Task to complete:
Within the material below, locate the line with "Q: Fraction of annotators marking 'resting'?" and the line with "A: Sequence-level.", then return those two lines and all lines between them, exactly as written.

╭─ Material for this task

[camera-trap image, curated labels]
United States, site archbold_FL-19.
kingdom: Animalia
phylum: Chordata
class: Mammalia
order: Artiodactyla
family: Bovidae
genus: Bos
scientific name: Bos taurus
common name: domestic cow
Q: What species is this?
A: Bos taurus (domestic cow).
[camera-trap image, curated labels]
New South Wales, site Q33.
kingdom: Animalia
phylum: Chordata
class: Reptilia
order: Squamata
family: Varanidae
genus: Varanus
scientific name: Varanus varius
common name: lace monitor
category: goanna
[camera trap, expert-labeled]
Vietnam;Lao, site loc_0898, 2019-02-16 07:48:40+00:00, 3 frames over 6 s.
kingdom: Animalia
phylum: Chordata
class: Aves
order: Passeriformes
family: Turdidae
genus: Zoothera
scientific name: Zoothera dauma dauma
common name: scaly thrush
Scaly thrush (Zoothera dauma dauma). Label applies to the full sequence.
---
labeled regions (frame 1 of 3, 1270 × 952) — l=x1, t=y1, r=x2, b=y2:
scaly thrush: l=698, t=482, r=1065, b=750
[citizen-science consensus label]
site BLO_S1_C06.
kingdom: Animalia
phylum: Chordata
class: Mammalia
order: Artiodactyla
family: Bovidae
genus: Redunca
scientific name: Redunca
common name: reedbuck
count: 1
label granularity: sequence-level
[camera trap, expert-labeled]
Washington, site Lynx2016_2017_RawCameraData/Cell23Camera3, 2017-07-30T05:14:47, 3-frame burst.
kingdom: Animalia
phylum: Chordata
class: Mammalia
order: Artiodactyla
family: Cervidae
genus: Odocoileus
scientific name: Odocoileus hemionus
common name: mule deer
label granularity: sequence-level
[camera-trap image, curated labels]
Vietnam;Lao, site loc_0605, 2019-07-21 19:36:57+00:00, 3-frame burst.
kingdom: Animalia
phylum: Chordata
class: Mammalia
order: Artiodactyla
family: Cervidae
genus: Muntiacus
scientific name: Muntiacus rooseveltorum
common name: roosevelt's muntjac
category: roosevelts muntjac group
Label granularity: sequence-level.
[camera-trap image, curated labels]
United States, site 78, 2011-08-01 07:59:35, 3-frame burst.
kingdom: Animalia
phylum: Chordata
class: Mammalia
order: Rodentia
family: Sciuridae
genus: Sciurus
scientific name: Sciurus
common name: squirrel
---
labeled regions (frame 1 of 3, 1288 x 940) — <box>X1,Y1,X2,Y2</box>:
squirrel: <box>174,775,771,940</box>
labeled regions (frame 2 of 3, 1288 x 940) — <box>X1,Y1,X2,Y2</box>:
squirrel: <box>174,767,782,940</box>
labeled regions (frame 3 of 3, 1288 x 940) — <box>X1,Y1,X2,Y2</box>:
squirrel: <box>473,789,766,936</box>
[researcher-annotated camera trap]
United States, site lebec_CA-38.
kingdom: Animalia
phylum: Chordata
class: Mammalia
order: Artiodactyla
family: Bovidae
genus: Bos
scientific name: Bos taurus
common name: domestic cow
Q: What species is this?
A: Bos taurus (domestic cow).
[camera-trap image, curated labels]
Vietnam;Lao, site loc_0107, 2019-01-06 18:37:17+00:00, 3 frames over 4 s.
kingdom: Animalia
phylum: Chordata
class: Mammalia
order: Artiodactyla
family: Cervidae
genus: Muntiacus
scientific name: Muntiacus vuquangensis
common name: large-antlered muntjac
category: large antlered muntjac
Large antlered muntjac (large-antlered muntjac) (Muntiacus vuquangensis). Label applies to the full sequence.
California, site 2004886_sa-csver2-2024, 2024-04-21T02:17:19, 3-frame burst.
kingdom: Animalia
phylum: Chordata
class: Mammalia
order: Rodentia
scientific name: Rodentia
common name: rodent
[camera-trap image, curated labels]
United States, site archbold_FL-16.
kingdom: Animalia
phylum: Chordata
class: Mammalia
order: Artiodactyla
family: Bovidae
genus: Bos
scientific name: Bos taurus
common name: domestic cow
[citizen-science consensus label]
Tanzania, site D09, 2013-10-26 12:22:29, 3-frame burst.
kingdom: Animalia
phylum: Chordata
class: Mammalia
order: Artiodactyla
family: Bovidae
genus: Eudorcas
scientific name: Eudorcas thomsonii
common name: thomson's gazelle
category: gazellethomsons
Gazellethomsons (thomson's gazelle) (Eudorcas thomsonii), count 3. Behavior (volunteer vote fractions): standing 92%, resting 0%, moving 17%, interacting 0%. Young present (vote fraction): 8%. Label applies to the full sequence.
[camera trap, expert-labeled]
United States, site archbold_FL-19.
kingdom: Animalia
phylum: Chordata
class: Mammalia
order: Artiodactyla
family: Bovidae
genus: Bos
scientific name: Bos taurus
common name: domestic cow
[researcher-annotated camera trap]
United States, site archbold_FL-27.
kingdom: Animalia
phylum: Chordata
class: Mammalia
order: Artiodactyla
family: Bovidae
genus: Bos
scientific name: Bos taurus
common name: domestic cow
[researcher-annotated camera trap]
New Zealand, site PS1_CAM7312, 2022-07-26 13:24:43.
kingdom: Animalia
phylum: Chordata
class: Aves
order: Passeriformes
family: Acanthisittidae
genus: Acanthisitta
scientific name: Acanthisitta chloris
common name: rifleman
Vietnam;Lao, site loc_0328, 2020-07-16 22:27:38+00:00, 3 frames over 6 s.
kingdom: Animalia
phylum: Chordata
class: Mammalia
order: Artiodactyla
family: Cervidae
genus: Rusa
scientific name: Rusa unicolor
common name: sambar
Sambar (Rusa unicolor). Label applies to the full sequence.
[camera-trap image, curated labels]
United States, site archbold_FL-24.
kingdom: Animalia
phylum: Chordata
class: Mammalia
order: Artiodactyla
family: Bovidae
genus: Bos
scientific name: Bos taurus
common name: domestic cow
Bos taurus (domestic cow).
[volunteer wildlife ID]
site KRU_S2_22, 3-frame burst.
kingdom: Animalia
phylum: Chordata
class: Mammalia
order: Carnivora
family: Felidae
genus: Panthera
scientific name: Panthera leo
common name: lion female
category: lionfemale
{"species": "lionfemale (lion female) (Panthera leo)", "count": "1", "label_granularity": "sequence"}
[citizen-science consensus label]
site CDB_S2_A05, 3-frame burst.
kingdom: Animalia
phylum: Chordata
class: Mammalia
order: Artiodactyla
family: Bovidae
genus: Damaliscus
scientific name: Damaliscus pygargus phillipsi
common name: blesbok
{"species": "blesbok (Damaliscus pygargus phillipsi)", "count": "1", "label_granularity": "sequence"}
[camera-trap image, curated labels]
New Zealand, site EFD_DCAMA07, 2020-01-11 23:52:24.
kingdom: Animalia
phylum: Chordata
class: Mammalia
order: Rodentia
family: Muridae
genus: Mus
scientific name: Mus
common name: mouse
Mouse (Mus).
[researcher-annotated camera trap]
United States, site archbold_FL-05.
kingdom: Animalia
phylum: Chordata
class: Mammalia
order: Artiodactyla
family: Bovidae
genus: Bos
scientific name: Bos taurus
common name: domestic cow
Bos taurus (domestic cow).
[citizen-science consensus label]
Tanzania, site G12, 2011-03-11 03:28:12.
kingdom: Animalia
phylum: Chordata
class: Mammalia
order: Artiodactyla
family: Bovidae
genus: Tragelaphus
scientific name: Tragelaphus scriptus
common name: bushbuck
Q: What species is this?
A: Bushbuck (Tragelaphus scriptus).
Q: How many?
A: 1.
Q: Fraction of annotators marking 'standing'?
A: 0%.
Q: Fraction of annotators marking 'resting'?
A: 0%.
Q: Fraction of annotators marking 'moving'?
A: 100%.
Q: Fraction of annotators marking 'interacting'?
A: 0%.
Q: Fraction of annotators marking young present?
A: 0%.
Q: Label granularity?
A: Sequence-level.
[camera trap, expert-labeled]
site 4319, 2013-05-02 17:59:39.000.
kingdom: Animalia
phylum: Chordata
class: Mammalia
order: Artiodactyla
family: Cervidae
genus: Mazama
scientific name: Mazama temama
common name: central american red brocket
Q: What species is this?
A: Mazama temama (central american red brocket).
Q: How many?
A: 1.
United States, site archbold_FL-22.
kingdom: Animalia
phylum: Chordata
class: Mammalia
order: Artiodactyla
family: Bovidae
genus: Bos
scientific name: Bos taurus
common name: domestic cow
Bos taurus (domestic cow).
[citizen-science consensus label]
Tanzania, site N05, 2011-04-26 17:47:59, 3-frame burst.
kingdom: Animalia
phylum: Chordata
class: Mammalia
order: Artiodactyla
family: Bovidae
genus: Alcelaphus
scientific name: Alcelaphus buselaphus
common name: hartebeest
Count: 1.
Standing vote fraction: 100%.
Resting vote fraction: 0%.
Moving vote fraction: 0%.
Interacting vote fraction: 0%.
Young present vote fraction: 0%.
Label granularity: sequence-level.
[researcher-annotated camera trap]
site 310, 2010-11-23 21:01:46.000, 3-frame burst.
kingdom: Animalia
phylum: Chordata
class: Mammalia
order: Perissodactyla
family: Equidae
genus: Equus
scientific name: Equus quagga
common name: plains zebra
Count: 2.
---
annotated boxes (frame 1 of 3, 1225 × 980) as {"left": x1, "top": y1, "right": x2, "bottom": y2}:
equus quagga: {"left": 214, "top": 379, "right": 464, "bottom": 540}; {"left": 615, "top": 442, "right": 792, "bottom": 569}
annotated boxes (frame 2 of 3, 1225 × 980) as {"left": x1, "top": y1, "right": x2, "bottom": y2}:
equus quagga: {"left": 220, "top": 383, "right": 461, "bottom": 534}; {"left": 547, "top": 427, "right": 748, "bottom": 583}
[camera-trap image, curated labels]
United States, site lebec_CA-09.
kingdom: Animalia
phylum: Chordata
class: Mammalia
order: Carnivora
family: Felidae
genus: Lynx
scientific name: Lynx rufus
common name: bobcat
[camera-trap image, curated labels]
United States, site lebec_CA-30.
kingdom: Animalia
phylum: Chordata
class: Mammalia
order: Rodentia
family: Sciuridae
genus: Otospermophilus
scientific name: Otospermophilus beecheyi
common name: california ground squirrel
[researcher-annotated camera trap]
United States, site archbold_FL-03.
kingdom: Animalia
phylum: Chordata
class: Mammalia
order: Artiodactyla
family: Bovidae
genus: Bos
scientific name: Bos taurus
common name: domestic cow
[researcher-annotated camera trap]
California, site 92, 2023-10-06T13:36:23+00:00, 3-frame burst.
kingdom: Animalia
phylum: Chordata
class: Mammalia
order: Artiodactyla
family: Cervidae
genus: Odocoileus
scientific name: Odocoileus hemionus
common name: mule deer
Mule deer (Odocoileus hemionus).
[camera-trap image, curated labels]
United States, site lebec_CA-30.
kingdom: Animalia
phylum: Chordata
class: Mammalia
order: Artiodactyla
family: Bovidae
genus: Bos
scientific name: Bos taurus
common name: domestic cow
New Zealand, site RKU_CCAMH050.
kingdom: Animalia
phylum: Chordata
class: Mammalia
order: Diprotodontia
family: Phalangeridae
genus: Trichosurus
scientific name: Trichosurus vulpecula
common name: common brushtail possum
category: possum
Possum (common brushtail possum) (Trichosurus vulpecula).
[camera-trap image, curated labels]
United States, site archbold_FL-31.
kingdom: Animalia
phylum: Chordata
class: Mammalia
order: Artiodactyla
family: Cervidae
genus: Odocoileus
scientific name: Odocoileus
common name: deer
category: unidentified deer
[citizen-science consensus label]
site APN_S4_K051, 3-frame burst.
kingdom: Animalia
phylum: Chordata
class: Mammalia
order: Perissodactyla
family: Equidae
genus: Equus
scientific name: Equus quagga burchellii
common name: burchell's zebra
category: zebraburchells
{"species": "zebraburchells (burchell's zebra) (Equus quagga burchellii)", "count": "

╰─

Result for this exercise:
Q: Fraction of annotators marking 'resting'?
A: 0%.
Q: Fraction of annotators marking 'moving'?
A: 100%.
Q: Fraction of annotators marking 'interacting'?
A: 0%.
Q: Fraction of annotators marking young present?
A: 0%.
Q: Label granularity?
A: Sequence-level.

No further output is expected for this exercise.